Charge do Gilmar Fraga (Zero Hora)

Márcio Falcão e Fernanda Vivas
G1 / TV Globo

O ministro do Supremo Tribunal Federal (STF) Gilmar Mendes liberou para julgamento, na Segunda Turma, o habeas corpus que garantiu a prisão domiciliar de Fabrício Queiroz e da mulher, Márcia Aguiar. O julgamento deve começar no próximo dia 4 no plenário virtual, quando não há sessões de debates e os ministros apenas colocam seus votos no sistema.

Queiroz e Márcia foram denunciados pelo Ministério Público do Rio por suposta participação no esquema de “rachadinha” no gabinete do então deputado estadual e atual senador Flávio Bolsonaro (Republicanos-RJ) na Assembleia Legislativa do Rio de Janeiro.

RAZÕES DE SAÚDE – Queiroz era assessor de Flávio à época do suposto crime. “Rachadinha” é o nome dado à entrega, por parte dos servidores, de parte do salário recebido no gabinete.
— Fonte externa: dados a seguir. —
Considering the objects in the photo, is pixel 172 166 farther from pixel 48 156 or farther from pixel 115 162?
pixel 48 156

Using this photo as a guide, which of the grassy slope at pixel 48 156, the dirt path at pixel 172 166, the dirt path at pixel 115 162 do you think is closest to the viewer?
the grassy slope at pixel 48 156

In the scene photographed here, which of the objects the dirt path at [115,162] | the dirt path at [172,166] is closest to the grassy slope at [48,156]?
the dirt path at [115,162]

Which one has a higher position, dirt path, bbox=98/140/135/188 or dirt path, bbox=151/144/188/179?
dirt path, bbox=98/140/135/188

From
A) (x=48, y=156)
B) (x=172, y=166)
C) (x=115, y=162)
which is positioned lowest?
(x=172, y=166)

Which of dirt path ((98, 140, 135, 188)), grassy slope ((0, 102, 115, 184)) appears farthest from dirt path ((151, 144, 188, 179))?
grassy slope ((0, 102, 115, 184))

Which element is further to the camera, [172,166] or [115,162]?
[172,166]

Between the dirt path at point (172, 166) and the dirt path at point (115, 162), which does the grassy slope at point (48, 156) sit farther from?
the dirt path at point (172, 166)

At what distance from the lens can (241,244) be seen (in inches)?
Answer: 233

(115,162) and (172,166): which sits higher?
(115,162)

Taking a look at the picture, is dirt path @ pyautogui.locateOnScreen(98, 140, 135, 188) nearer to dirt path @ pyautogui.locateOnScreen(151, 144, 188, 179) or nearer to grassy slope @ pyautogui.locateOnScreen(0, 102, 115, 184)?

Em agosto, Mendes derrubou uma decisão do Superior Tribunal de Justiça (STJ) e restabeleceu a prisão domiciliar, levando em consideração razões de saúde.

A Procuradoria-Geral da República recorreu da decisão de Gilmar e, agora, os ministros da Segunda Turma vão definir se o casal permanece em prisão domiciliar ou vai para o presídio. Além de Gilmar, votam no caso os ministros Cármen Lúcia, Ricardo Lewandowski, Edson Fachin e Nunes Marques.

DECISÃO E RECURSO – O recurso da PGR afirma que a liberdade do casal coloca em risco a ordem pública e a instrução processual. Para o subprocurador-geral da República Alcides Martins, a prisão foi adequadamente justificada na decisão do juiz de primeiro grau e não há comprovação atual da precariedade de saúde do investigado, conforme alegado pela defesa.

Na decisão de agosto, Mendes citou que, diante de um quadro de pandemia e do frágil estado de saúde de Queiroz, a prisão domiciliar “se impõe”. “No caso em análise, considerando a fragilidade da saúde do paciente, que foi submetido, recentemente, a duas cirurgias em decorrência de neoplasia maligna e de obstrução de colo vesical, entendo que a substituição da prisão preventiva pela prisão domiciliar é medida que se impõe”.

O ministro manteve a determinação para o uso de tornozeleira eletrônica e outras medidas cautelares, como proibição de contato com outros investigados e de sair do país sem prévia autorização judicial. Segundo Gilmar Mendes, as medidas são suficientes para frear eventual prática de delitos.

One thought on “Segunda Turma do STF vota semana que vem o habeas que deixou Queiroz em prisão domiciliar

  1. Claro que a segunda turma do STF vai liberar o Queiroz por motivos óbvios.
    É o mesmo que perguntar porque o Vasco é melhor que o Flamengo, basta estudar e ver a grandiosidade de São Januário.